WORK TO BE COMPLETED:
Please copy out the lines below word for word, starting with the line containing "How far is it" and continuing through the last line.

-- start MATERIAL FOR THIS TASK --

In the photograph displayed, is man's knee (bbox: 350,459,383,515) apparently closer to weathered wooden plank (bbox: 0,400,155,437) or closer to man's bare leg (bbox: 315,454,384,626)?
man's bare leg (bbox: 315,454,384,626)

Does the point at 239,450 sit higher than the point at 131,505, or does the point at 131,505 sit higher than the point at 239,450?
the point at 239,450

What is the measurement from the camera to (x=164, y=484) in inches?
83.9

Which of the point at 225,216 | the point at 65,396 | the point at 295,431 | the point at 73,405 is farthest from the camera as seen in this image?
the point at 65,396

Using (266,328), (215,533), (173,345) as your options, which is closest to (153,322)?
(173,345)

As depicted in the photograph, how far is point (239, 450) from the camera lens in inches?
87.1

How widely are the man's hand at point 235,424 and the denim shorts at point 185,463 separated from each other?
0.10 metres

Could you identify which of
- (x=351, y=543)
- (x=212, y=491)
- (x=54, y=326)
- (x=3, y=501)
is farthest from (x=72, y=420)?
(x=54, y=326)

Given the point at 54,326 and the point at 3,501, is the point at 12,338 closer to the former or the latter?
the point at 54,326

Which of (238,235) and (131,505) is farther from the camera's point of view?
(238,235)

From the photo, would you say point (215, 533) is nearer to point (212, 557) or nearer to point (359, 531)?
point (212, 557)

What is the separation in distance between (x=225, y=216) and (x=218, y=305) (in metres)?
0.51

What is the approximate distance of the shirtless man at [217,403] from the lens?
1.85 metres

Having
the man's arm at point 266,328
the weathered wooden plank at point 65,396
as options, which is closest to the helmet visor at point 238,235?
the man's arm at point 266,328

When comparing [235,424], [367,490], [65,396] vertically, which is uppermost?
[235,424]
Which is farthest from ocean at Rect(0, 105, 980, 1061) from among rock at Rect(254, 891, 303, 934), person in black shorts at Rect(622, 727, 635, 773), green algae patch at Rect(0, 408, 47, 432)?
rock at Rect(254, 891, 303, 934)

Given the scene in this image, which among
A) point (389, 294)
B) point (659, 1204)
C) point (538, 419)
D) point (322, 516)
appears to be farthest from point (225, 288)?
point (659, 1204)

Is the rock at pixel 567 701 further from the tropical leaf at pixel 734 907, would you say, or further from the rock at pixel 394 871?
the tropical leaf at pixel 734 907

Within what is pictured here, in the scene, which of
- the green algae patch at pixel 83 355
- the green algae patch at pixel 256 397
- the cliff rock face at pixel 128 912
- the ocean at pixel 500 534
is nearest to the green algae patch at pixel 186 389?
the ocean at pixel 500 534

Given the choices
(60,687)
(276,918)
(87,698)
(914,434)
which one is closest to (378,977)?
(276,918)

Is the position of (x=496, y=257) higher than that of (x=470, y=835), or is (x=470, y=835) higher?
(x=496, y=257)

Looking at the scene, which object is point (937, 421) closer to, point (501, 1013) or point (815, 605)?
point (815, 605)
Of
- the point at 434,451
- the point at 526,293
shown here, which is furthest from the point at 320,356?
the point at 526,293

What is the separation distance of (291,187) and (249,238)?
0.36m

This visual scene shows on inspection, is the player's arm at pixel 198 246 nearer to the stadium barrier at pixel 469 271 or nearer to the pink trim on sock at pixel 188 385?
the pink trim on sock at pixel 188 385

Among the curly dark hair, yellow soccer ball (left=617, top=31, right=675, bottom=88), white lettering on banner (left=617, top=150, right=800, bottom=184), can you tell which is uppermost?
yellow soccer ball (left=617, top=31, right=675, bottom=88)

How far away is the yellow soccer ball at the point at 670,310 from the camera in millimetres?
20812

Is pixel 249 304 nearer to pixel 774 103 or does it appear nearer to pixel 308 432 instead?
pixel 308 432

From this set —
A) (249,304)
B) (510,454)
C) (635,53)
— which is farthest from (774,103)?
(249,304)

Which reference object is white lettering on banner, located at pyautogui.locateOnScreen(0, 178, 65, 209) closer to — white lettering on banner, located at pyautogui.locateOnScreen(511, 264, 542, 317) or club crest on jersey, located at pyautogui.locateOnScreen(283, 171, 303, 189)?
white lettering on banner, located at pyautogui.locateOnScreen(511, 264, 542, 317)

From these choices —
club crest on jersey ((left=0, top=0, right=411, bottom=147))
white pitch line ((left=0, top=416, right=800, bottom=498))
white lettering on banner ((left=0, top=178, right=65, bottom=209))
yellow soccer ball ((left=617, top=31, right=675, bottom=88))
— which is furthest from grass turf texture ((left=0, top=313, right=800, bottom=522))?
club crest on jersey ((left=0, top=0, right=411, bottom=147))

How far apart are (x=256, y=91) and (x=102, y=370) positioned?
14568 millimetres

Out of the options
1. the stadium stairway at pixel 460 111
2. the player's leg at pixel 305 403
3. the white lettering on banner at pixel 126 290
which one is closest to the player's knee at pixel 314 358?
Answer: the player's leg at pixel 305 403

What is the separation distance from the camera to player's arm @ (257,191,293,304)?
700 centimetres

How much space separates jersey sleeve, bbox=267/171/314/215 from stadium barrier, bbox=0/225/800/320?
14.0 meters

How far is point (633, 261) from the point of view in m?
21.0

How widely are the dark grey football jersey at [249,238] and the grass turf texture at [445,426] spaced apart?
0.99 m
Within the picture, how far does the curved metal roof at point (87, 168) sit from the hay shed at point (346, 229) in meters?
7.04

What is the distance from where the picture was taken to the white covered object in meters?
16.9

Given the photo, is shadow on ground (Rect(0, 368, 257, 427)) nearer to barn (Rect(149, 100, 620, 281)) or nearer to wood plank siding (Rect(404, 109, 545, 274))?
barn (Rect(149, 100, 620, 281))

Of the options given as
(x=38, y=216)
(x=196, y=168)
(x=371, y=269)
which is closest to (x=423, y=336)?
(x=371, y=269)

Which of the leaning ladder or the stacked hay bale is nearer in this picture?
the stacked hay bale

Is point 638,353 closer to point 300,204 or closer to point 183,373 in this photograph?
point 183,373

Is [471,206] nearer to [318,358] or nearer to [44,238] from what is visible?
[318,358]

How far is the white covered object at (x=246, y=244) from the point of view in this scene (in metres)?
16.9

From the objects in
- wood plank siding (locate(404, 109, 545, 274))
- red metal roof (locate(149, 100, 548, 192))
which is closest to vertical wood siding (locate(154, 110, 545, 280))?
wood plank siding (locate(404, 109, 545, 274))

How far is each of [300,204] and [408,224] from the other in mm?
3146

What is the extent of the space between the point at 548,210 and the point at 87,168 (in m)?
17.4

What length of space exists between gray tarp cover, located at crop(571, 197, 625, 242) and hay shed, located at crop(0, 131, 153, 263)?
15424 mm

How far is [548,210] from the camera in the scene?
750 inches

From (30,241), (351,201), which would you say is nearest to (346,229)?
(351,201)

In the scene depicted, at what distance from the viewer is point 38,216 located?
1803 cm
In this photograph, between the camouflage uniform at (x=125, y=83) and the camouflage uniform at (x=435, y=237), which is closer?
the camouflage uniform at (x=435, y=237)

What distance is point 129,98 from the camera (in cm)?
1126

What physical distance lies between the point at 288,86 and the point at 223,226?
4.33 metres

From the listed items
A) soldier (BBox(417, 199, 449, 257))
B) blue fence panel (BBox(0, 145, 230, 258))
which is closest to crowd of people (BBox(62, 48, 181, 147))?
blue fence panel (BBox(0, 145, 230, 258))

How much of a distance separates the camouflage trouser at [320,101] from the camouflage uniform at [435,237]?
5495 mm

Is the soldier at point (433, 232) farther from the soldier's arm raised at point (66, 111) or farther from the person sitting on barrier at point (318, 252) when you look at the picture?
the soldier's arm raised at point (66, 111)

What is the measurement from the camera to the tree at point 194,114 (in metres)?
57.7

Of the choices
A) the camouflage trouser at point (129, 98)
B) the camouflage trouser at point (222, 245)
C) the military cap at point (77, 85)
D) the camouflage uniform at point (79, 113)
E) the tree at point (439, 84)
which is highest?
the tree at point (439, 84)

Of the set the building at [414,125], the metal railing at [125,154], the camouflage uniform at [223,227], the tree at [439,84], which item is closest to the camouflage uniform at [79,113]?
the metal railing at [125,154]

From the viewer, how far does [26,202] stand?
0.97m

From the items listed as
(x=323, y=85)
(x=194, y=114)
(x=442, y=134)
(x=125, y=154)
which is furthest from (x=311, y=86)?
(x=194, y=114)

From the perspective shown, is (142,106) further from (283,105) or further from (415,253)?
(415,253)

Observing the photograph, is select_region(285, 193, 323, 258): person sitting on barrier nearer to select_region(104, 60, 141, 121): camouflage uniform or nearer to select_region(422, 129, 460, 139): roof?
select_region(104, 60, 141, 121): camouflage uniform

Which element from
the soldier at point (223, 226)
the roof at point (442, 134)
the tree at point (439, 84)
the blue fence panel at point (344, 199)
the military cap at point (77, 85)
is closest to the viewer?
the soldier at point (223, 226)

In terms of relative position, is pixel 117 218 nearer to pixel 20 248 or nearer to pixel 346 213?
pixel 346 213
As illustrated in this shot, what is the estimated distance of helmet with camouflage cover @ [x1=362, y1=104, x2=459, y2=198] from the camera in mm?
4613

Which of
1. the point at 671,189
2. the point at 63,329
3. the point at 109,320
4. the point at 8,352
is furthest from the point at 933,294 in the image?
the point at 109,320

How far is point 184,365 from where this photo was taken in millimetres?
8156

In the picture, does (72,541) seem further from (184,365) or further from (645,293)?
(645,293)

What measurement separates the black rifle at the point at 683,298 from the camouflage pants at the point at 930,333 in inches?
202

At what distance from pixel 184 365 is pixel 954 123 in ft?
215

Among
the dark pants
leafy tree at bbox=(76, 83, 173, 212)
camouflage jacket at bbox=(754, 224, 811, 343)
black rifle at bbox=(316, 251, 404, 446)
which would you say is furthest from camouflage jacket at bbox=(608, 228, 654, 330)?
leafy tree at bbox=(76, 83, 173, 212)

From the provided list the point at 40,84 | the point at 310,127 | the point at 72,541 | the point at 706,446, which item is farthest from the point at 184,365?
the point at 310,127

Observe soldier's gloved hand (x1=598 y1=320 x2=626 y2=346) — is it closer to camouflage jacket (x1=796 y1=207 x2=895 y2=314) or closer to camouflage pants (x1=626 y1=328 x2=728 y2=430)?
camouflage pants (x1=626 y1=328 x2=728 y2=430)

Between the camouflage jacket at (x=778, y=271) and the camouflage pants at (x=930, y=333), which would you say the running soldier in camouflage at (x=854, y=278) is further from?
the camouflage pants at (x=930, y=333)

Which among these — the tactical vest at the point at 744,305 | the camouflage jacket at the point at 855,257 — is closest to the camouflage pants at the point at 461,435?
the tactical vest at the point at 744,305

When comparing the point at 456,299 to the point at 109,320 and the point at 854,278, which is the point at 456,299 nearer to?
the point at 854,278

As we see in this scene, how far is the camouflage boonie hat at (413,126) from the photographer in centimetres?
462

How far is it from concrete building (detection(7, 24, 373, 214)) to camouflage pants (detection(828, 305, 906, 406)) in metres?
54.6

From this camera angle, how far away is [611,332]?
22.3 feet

-- end MATERIAL FOR THIS TASK --

THE RESPONSE:
How far is it from concrete building (detection(7, 24, 373, 214)) to camouflage pants (detection(828, 305, 906, 406)) in metres?
54.6

From this camera angle, how far away is [611,332]?
22.3 feet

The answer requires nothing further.